This summer has absolutely flown by! It feels like I blinked and suddenly it was fall! Here in Southern California, we don’t have actual seasons. But for someone who’s lived here her entire life (except for a short stint traveling the world and then settling in Kansas for 2 years – long story, I’ll share with you later!) there is a definite change that alerts me that time has passed and it’s the next season.
In fall, the sun shifts ever so slightly, but enough that you notice different shading on the landscape.
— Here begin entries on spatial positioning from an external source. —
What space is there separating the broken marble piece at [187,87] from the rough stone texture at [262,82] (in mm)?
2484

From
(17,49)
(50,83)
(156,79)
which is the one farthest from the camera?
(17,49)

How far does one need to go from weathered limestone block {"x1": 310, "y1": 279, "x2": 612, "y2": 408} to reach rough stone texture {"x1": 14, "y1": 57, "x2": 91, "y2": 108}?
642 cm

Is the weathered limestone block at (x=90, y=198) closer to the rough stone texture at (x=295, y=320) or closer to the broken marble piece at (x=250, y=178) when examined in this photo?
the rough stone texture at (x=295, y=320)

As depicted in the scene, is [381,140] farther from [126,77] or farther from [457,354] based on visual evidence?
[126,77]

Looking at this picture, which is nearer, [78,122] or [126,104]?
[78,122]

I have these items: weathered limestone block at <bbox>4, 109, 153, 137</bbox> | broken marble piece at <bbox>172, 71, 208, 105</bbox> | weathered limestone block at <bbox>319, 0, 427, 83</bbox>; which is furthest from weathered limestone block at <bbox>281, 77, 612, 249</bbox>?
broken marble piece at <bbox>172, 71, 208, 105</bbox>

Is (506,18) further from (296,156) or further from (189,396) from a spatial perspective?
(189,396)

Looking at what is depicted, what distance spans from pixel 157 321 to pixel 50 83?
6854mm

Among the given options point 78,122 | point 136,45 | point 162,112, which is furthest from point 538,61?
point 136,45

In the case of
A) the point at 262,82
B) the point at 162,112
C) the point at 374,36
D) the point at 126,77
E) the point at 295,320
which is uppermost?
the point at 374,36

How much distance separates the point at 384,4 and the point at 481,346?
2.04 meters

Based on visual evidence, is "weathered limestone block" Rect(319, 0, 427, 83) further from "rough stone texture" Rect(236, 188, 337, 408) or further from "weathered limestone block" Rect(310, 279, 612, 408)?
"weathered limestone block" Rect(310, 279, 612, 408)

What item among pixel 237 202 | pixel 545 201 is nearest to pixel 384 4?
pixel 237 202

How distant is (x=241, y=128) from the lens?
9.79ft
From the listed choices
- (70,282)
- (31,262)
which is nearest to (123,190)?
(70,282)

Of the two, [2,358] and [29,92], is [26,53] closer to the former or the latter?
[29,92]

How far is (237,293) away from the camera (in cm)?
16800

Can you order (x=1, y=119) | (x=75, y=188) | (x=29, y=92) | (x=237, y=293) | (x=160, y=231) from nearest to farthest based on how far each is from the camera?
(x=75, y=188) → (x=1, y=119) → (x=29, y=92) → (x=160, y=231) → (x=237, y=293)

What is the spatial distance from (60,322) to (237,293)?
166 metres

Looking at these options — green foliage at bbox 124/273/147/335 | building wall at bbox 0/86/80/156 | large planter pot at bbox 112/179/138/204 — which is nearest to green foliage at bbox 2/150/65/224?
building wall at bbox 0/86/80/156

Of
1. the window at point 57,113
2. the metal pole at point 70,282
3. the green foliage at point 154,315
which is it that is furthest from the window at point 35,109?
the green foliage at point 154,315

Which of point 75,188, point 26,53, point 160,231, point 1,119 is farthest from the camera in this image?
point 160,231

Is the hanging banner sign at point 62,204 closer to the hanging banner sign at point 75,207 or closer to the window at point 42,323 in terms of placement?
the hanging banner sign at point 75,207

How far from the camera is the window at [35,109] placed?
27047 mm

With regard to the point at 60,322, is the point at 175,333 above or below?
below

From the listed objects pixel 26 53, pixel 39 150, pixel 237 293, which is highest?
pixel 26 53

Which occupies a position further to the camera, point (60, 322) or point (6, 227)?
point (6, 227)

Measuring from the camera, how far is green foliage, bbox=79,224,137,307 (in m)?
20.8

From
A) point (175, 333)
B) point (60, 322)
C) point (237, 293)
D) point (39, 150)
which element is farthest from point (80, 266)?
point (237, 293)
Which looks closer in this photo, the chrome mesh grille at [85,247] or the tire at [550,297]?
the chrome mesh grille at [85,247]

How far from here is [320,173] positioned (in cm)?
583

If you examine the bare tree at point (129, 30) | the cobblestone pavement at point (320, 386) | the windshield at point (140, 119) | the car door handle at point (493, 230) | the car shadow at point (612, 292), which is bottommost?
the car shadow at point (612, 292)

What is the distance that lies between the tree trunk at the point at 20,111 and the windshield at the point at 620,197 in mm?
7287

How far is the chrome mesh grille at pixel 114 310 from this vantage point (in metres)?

The air gets drier and even smells different; seriously, it smells different!
I love what fall signals – sweater weather, cozy colors, pumpkin spice lattes and FOOTBALL!! I’m not as thrilled with the reality of a California fall – hot dry winds (we call them “Santa Ana winds”) that make my crazy hair go limp as if waving the white flag to looking even half way decent, fire season and my new young plants looking parched no matter how much extra water I give them.
But the best thing about fall, for me, is that it is the precursor to my favorite of all seasons, winter and Christmas! I get giddy and do little dances when I know that cooler weather, and maybe even a little rain, is headed my way.
I understand that we have to go through fall to get to winter. I try really hard not to rush it. Life is short and its important to be present in the moment and enjoy every day we’re given. I’m just being honest. Fall is my appetizer to the main course – Christmas!
Take a minute and head outside. Can you tell that it’s fall where you live? Are there tell-tale signs that time is marching on and a new season is upon us? What are you going to do today to be in the moment and enjoy the day you’ve been given?
When all the world appears to be in a tumult, and nature itself is feeling the assault of climate change, the seasons retain their essential rhythm. Yes, fall gives us a premonition of winter, but then, winter, will be forced to relent, once again, to the new beginnings of soft greens, longer light, and the sweet air of spring.